Только огромное расстояние, отделявшее мой родной город от Парижа, помешало мне сбежать домой тут же, через неделю или месяц.
Я бы с радостью придумал какое-нибудь чрезвычайное событие, чтобы иметь предлог вернуться.
Конец этим колебаниям положил Лувр.
Бродя по круглому залу Веронезе или по залам, где выставлены Мане, Делакруа, Курбе, я уже ничего другого не хотел.
Россия представлялась мне теперь корзиной, болтающейся под воздушным шаром. Баллон-груша остывал, сдувался и медленно опускался с каждым годом все ниже.
Примерно то же думал я о русском искусстве вообще.
Нет, в самом деле, всякий раз, как мне приходится размышлять или говорить о нем, я испытываю сложное, невыразимое чувство, замешенное на горечи и досаде.
Как будто русское искусство обречено тащиться на буксире у Запада.
Но, при том что русские художники всегда учились у западных мэтров, они, в силу своей натуры, были дурными учениками. Лучший русский реалист не имеет ничего общего с реализмом Курбе.
А наиболее близкий образцам русский импрессионизм выглядит чем-то несуразным рядом с Моне и Писсарро.

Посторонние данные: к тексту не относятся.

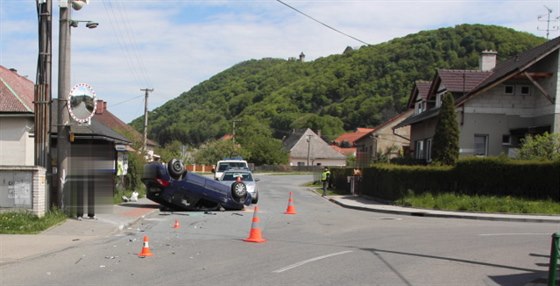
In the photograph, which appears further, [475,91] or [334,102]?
[334,102]

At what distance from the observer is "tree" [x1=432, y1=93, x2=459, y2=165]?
24922 millimetres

Здесь, в Лувре, перед полотнами Мане, Милле и других, я понял, почему никак не мог вписаться в русское искусство. Почему моим соотечественникам остался чужд мой язык.
Почему мне не верили. Почему отторгали меня художественные круги.
Почему в России я всегда был пятым колесом в телеге.
Почему все, что делаю я, русским кажется странным, а мне кажется надуманным все, что делают они. Так почему же?
Не могу больше об этом говорить.
Я слишком люблю Россию.
В докладе, прочитанном в 1950 году в Чикагском университете, Шагал выделил две наиболее существенные и повлиявшие на него художественные традиции России: «самобытно-народную и религиозную». Он писал, что «имел счастье родиться в среде простого народа» и «всегда жаждал искусства из почвы, а не из головы», подчеркивая свою связь с русским (гораздо более богатым, чем еврейское) и всяким другим народным изобразительным творчеством. Особую художественную ценность имела в его глазах также русская иконопись. Он постоянно обращался к иконным мотивам, переосмысляя их, и опирался на присущую иконе систему художественного претворения реальности. Кроме того, мы находим в его работах постоянные изображения церквей Витебска, служащих как бы средоточием мистического начала композиции. (Архитектура синагог была, как правило, безликой в художественном отношении, поскольку они были не храмами — домом Бога, а молельными домами.)
Вместе с тем Шагал отмечал в докладе, что народное искусство, которое он «всегда любил», не могло его удовлетворить, ибо оно «бессознательно и исключает осмысление средств совершенствования, цивилизацию», и что ему была чужда «ортодоксальность» иконы. «Чтобы постичь и освоить рафинированность искусства мирского, — писал он, — мне нужно было припасть к роднику Парижа» (Марк Шагал. Ангел над крышами… С. 143).